How has Safranbolu, which has become the symbol of the Turkish House since
1975, and which has played an important role in demonstrating the necessity for
conservation, lived through this process? What were her expectations and to
which degree were these realised?
One of the outcomes of the scientific meetings organised on the occasion of
the 1975 World Architectural Heritage year was the "Safranbolu
Architectural Assets and Folklore Week", jointly organised by the Institute
for Architectural History and Restoration of the Faculty of Architecture,
Istanbul Technical University, and the Municipality of Safranbolu.
This Cultural Week was most beneficial both for the visitors and the locals
of Safranbolu. The visitors found the opportunity to get acquainted with the
architecture of houses in Safranbolu and the rich components of its culture,
while the locals experienced the pride of the interest and appreciation provoked
by their culture and felt the urge to own it better, so as to be able to
conserve it. By the end of the week several articles and photographs appeared in
the press and the event promted a country-wide reflection. It was the very first
time in Turkey that an attempt to conserve a city was equally shared by
academicians, administrators and the city's own people.
The organisation for the "Week" 1976 was even more effective An
exhibition on "Safranbolu Houses" which opened in the winter of the
same year attracted great interest. The Touring and Automobile Club of Turkey
bought the Asmalar §ehir house, with the aim of adapting it into a guest-house.
DECISIONS FOR CONSERVATION
On the 8th of October 1976, the High Council for Historic Buildings and
Monuments of the Ministry of Culture, approved the decision for conserving
Safranbolu. The decision included legal, cultural and historical justifications
which read as follows:
The Safranbolu sub province of the Zonguldak province which has for various
historical reasons managed to survive to date in its initial form, is worthy of
being conserved as an integral whole, with all its monuments, the architecture
of its houses, road patterns, and natural characteristics.

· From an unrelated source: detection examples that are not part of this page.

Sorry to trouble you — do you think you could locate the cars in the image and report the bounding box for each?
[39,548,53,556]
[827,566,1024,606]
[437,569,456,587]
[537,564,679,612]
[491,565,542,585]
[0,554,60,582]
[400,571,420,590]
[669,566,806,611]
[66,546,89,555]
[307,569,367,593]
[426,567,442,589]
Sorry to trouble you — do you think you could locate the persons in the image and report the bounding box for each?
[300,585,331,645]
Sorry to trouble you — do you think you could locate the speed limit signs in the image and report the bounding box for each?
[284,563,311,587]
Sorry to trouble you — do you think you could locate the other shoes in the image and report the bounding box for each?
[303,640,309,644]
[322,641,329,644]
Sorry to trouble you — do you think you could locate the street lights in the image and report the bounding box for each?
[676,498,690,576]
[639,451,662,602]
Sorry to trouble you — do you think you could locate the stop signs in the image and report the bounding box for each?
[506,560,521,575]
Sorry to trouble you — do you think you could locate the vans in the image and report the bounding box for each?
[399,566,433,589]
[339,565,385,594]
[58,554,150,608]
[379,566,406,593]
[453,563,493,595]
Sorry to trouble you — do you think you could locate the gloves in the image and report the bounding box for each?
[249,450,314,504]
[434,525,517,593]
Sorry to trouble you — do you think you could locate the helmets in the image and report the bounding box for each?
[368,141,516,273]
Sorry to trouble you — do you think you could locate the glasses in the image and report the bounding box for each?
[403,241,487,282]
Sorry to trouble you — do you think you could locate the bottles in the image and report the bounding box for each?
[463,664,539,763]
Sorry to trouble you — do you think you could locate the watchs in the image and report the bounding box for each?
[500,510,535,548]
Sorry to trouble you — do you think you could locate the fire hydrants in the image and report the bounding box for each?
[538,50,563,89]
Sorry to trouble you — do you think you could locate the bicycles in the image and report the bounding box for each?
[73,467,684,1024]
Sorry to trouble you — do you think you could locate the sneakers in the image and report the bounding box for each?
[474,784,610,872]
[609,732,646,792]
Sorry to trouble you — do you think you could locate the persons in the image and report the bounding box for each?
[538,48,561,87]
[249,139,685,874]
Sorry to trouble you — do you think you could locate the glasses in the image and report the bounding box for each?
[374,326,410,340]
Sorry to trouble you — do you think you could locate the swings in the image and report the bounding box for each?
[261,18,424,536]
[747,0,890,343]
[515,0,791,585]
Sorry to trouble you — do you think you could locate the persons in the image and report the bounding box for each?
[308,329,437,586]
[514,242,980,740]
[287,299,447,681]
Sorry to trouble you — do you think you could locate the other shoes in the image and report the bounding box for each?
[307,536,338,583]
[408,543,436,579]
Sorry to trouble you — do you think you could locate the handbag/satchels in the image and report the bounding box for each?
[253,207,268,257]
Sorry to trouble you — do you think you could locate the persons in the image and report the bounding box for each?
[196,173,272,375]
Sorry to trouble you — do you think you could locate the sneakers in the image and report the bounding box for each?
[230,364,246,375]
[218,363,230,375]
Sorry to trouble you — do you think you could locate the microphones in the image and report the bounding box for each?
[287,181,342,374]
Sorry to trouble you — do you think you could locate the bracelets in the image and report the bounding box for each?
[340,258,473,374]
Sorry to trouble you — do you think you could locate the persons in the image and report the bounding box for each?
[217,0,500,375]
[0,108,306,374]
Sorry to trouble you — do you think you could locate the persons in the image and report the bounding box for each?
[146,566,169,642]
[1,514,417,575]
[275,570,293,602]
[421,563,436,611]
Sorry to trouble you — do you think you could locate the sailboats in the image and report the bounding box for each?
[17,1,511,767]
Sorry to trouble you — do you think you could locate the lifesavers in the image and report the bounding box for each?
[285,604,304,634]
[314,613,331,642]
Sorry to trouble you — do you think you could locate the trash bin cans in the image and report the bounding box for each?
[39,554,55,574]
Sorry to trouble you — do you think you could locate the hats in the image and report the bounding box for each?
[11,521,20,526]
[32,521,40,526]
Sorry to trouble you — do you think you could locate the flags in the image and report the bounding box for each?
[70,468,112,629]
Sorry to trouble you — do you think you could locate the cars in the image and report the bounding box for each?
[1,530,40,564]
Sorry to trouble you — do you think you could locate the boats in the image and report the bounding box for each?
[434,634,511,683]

Being one of the most interesting settlement areas of North-western Anatolia
(Paphlagonia), an interesting region in itself, Safranbolu is one of the
important examples of Anatolian cities which has preserved its characteristics
up to date, with its monumental buildings dating from the Ottoman period, as
well as the very well preserved examples of traditional civil architecture.
Therefore it has been decided that Safranbolu should be conserved as a whole,
that its old buildings should be consolidated and rehabilitated for contemporary
use and that it should be passed on to future generations as a significant
product of civilisation; both as a social and economic reflection and physical
evidence of the Ottoman period.
It was further noted in the decision that the development plan approved in
1968 would not meet the requirements of conservation and the need for further
research, documentation and planning was stressed.
It was suggested that the demand for new development should be met outside
the present settlement areas. However, the anxiety that this might lead to an
abandoned, lifeless city was expressed. The probability that the historic city
would be deserted by its present owners and would get into the ownership of
lower income groups was seen as the most important threat to conservation.
It was advised that a Transitional Conservation Plan and Report should be
prepared and put into practise, in order to be able to deal with problems that
might arise until the new plan was devised and approved.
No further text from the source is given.